Wednesday, October 18, 2006

"Half Nelson," dir. Ryan Fleck (Oklahoma Gazette)

Head of the Class

Genuine surprise is no small feat for a movie, particularly when the picture in question deals with an inspirational schoolteacher and at-risk children. It might sound like familiar stuff, but “Half Nelson” is an extraordinary achievement -- a film that subverts cliché in its meaty tale of drug addiction, life decisions and the competing impulses that drive us all. One of the year’s best movies, “Half Nelson” will screen Thursday through Sunday at the Oklahoma City Museum of Art’s Noble Theater.

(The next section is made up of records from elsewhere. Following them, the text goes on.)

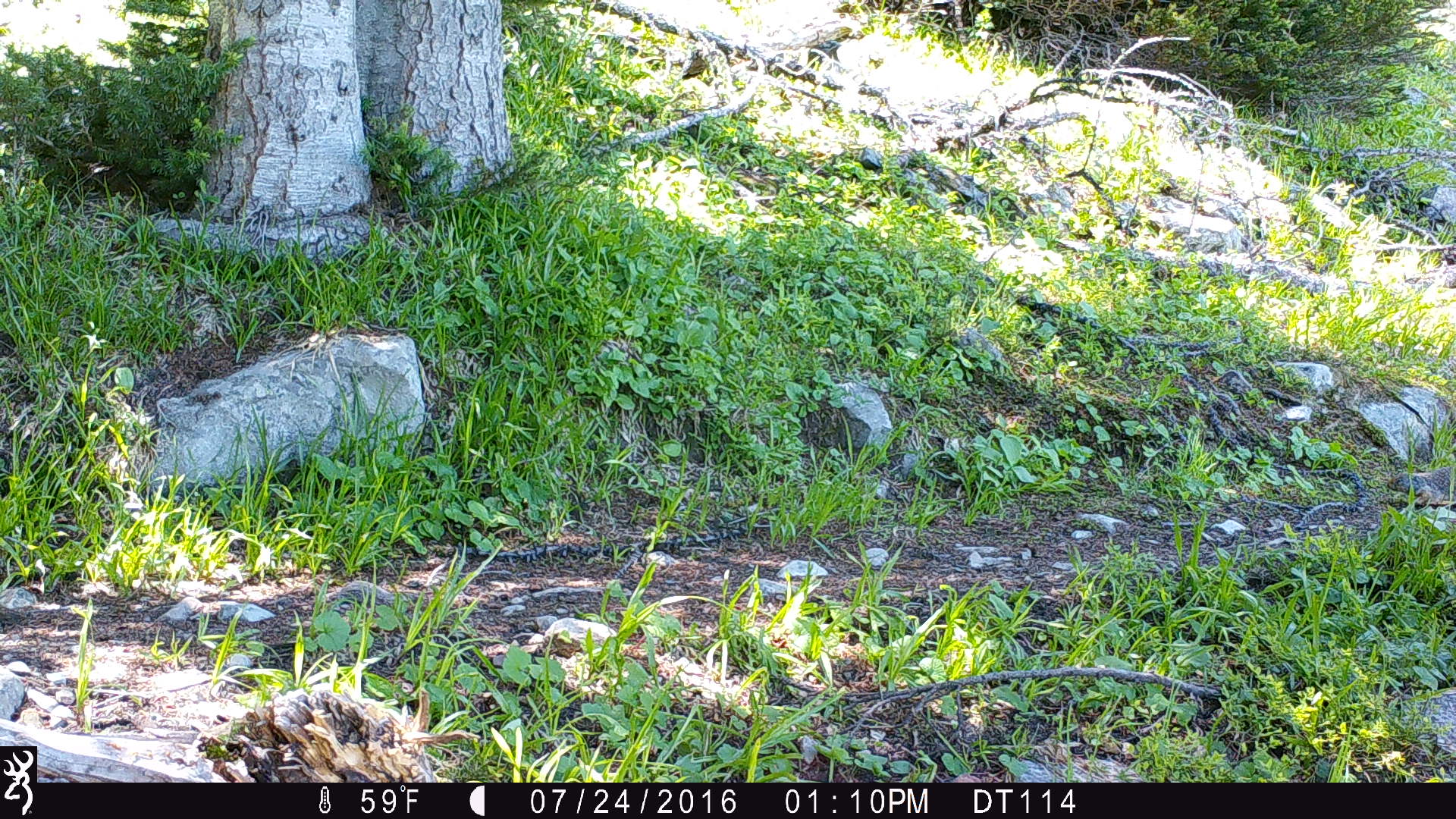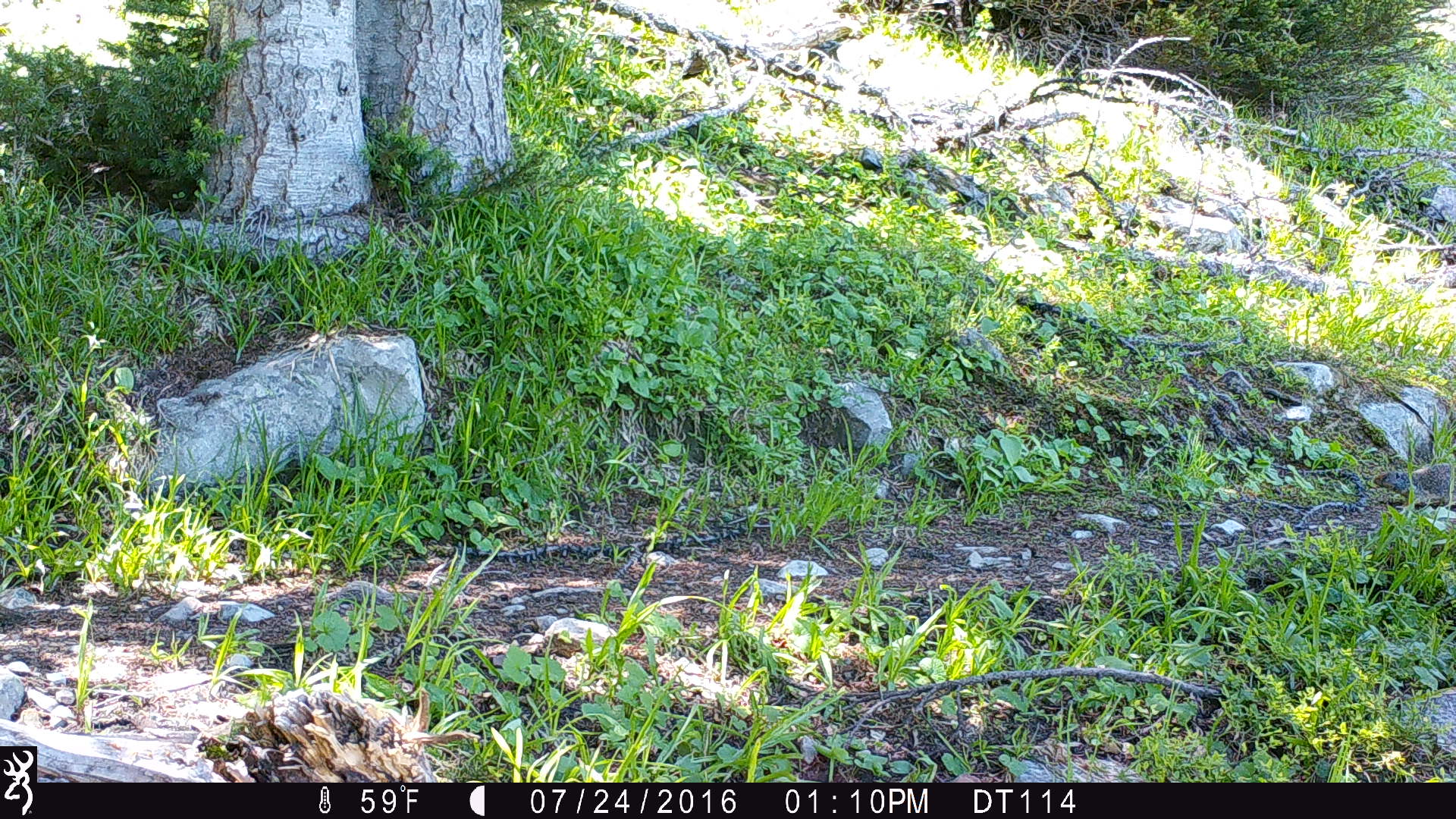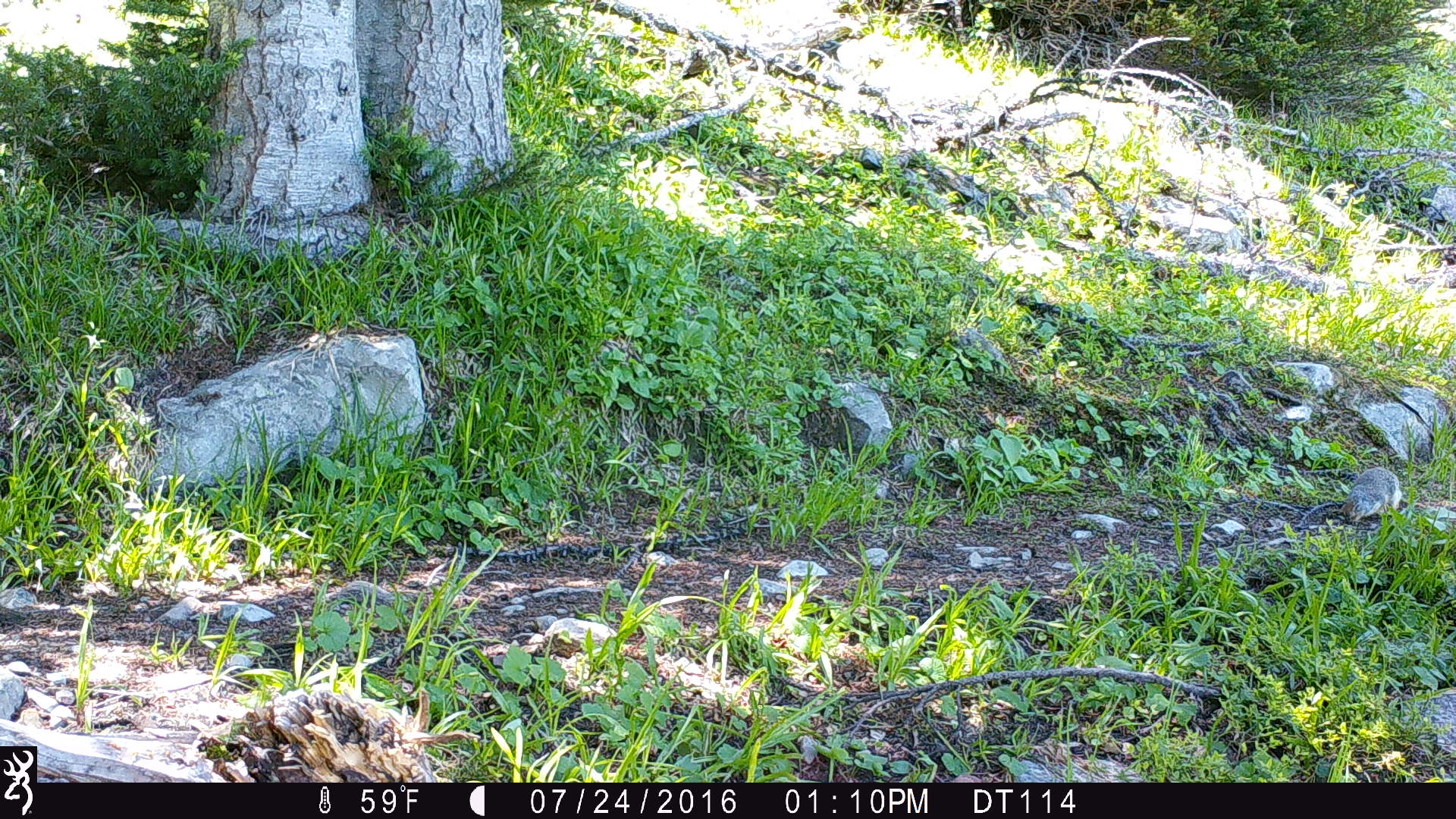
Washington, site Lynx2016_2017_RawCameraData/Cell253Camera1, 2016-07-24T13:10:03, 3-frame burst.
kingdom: Animalia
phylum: Chordata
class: Mammalia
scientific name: Mammalia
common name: small mammal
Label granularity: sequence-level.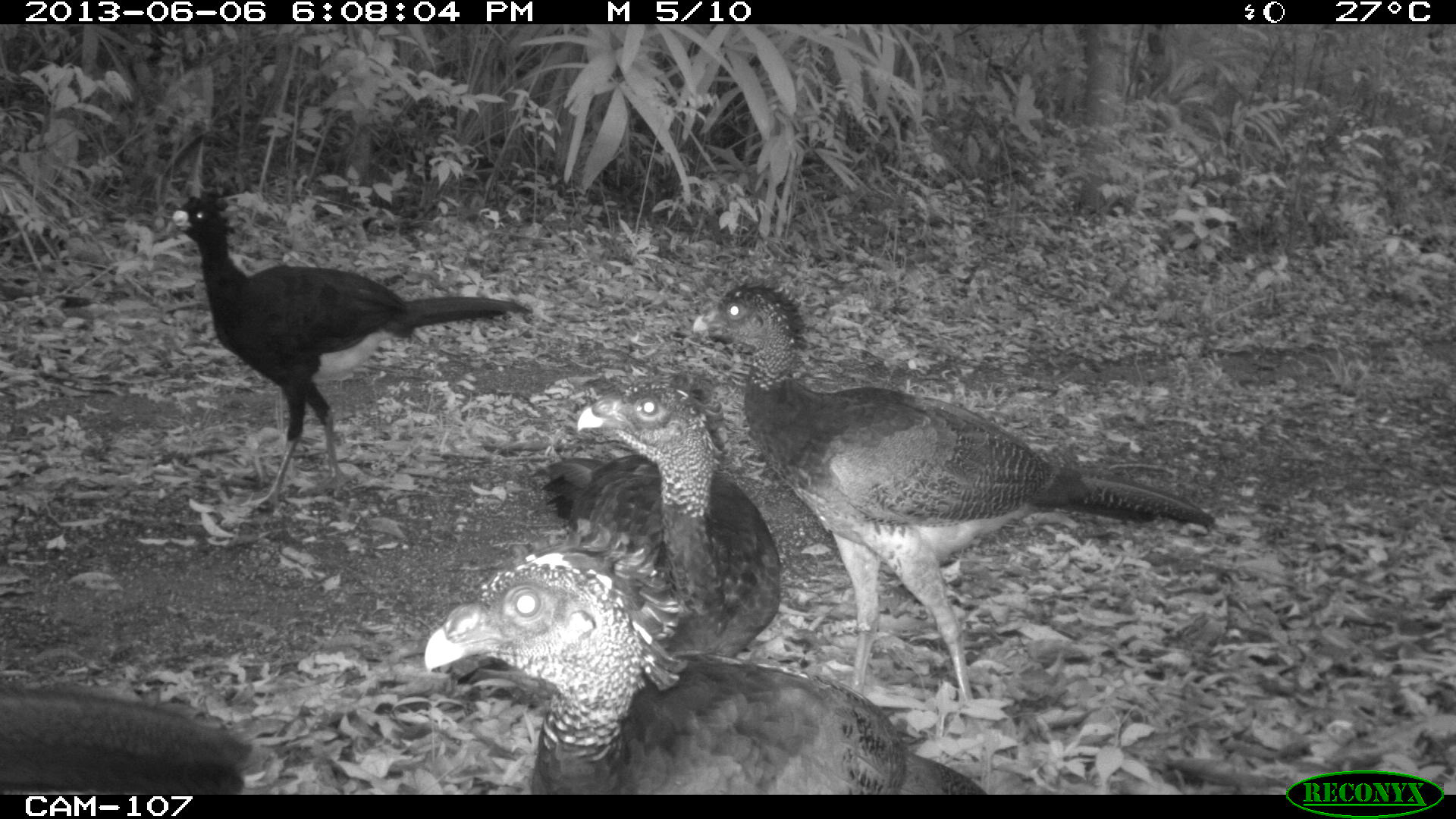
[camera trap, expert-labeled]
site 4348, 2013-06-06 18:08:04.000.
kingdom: Animalia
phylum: Chordata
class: Aves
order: Galliformes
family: Cracidae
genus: Crax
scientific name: Crax rubra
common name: great curassow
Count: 5.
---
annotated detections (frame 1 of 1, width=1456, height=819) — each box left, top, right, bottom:
crax rubra: 689, 275, 1215, 705; 421, 505, 983, 795; 160, 179, 532, 512; 526, 346, 783, 658; 0, 677, 263, 793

Ryan Gosling gives an Oscar-worthy performance as Dan Dunne, a history teacher and girls’ basketball coach at a Brooklyn middle school. Smart and roguishly charming, Dan strays from textbooks to bring history alive for his students, most of whom are African American and Latino. History, he tells them, is an eternal consequence of opposing forces, a never-ending struggle that spurs constant change.

Dan’s own struggle manifests itself at night, as he feeds a crack addiction that leads him through New York’s drug-infested underbelly. He is eventually found out by one of his students, a 13-year-old girl named Drey (Shareeka Epps), who happens upon the crack-addled Mr. Dunne in the girls’ locker room. The encounter develops into a curious friendship. For Drey, a latchkey kid whose older brother is in prison, the teacher’s habit is disappointing, if not shocking. Dan lamely tries to fill the role of the girl’s mentor -- even if he doesn’t seem particularly suited for it -- and he warns her to steer clear of Frank (Anthony Mackie) a drug dealer who is friends with Drey’s family.

Part of the brilliance of “Half Nelson” is how director Ryan Fleck, who co-wrote it with Anna Boden, consistently defies audience expectation. It would have been easy to serve up yet another story of an inspiring teacher and ghetto children, and it would have been nearly as tempting to make Dan a flawed man saved by a young girl’s life-affirming grace.

But the film avoids either route. “Half Nelson” doesn’t trouble itself with the root causes of Dan’s addiction or hinting at a salvation that viewers hope will arrive. Like Drey and Frank, Dan pulsates with the complexities of life. And yet in spite of the often-brooding universe these characters inhabit, the film’s humanity and understanding spur its own sort of uplift.

The filmmaking is self-assured and respectful of its audience. Boasting documentary style, “Half Nelson” employs a narrative that feels elliptical. Director Fleck does not always spell out the characters’ actions -- much less their motivations -- but rather he allows their truths to unfold with a seemingly uncalculated randomness.

Ultimately, a movie as subtle and sharply observed as “Half Nelson” stands or falls with its acting. No sweat. Mackie is sheer charisma as Frank, and newcomer Epps is terrific as Drey, conveying a fierce intelligence in the most subtle of expressions. Both are excellent, but in the end this is Ryan Gosling’s movie. In a commanding and nuanced performance, he proves himself to be among the most promising great actors of his generation.